Complete the following:
A - Answer these questions from the infant potty training text:
(i) What example of a sound does the text give?
(ii) What position does it mention for an infant?
(iii) For how long have variations of infant potty training been used in non-Western societies?
B - Decide whether each statement agrees with the infant potty training text. Answer yes or no, quoting the words that settle it.
(i) This method of toilet training has a fixed length.
(ii) In the anticipation step, parents give a cue signal at the moment the child needs to go.
(iii) Parents stop using signals once the child begins to communicate intentionally.
C - Resume the infant potty training text after its final sentence.

Source text:
The key is to create cue associations that can be used as a means of communication. This is done by learning and responding to body language and vocalizations, as well as to elimination timing and patterns. As a child matures, he starts to intentionally signal about his toilet needs. As with other means of toilet training, there is no fixed length or guaranteed outcome.
The four main steps for beginners are:
- Observation/Familiarization
Parents watch and take note of the child's:

- Timing (Elimination frequency in relation to waking and feeding)
- Body language (Example: grimacing)
- Sounds (Example: grunting)

- Anticipation/Intuition
Parents anticipate when the child needs to go, then at that moment, give a cue signal (a sound, hand signal, word or phrase). The child will associate these with potty time.
- Position/Location
After establishing a comfortable position—whether it be in-arms for an infant or on a potty or toilet for a toddler — the same position and location are used for a while, and the child associates these with potty time.
- Reciprocal Communication
As the child matures, natural bodily and vocal communication expands to include intentional communication in various forms such as the use of sign language or other hand signals, vocalizations, words, and phrases. Parents continue to communicate through manual and audible signals.

== History ==

Variations of infant potty training have been used in non-Western societies for centuries, and this information has been passed down both orally and later in writing.

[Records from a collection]

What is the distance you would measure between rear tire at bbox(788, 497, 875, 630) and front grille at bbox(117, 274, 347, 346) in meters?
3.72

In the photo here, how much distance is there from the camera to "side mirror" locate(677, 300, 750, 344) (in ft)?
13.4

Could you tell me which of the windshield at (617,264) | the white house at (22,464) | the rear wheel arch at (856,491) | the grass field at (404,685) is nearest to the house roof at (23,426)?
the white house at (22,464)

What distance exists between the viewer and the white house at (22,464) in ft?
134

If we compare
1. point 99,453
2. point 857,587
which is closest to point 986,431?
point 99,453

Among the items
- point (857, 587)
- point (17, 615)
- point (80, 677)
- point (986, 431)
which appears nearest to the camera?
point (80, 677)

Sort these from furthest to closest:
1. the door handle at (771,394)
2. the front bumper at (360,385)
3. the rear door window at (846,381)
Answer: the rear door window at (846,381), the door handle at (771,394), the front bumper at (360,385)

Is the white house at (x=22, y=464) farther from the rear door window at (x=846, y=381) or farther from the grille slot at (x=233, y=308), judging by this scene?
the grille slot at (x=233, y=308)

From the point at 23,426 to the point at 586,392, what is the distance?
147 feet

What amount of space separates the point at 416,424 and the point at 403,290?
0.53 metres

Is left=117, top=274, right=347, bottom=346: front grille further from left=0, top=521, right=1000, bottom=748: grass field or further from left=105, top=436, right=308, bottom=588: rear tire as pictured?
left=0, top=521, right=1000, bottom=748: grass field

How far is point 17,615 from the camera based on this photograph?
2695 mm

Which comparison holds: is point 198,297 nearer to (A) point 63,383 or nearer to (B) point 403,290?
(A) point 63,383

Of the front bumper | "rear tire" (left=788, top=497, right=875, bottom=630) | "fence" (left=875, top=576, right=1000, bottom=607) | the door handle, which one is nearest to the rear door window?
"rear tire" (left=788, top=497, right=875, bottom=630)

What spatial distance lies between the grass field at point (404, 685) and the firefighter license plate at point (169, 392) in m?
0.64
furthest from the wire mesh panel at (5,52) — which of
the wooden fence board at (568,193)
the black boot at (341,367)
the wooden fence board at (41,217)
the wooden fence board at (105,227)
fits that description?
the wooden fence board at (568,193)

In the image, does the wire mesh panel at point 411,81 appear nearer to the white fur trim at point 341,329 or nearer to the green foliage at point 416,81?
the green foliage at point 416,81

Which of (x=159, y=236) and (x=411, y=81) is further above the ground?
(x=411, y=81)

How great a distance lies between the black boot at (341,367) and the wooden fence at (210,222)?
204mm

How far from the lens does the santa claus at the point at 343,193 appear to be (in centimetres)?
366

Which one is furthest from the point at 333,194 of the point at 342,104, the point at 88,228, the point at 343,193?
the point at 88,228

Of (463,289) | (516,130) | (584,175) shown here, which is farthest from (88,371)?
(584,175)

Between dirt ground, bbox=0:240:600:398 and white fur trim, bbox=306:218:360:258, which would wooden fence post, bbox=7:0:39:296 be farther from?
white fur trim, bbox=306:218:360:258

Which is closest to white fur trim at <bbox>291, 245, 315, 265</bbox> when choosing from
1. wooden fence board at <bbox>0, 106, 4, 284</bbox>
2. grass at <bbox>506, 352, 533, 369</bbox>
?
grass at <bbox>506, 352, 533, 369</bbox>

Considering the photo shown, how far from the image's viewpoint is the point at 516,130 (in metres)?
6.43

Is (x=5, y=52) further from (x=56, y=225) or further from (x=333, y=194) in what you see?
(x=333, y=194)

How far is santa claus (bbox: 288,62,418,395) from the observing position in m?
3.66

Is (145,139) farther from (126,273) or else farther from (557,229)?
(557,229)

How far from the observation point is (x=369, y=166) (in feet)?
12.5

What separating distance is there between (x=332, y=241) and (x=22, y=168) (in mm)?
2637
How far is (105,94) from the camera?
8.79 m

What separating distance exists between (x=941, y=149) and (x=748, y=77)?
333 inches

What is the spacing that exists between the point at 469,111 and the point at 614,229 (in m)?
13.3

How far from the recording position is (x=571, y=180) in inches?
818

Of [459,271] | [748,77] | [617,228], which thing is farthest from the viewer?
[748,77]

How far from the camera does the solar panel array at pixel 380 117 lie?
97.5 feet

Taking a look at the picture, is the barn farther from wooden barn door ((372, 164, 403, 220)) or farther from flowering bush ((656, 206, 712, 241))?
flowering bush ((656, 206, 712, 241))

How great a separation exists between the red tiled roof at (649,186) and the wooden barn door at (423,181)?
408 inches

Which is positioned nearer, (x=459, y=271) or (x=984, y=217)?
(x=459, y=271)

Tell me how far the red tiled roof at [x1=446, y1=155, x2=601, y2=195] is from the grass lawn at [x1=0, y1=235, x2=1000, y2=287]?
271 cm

The responses:
A -
(i) Grunting.
(ii) In-arms.
(iii) For centuries.

B -
(i) No: "there is no fixed length or guaranteed outcome."
(ii) Yes: "Parents anticipate when the child needs to go, then at that moment, give a cue signal"
(iii) No: "Parents continue to communicate through manual and audible signals."

C -
A hindrance to the acceptance of the practice in modern Western societies for some years was the misconception that infant potty training is the same as a somewhat harsh and coercive method used in the early 1900s in Europe and North America that used suppositories to put the baby on a strict schedule of bowel movements. This harsh toilet training method is described in the 1929 and 1935 editions of Infant Care, a US Department of Labor, Children's Bureau publication. However, gentler methods that did not rely on suppositories were recommended in the 1914 and 1938 and later editions of Infant Care. Though a regulated schedule was valued in many parts of infant care including toilet training, at no time was punishment considered appropriate for an infant under one year of age. Boucke's method of infant potty training focuses on learning and responding to the child’s natural elimination timing and signals rather than trying to institute a strict schedule.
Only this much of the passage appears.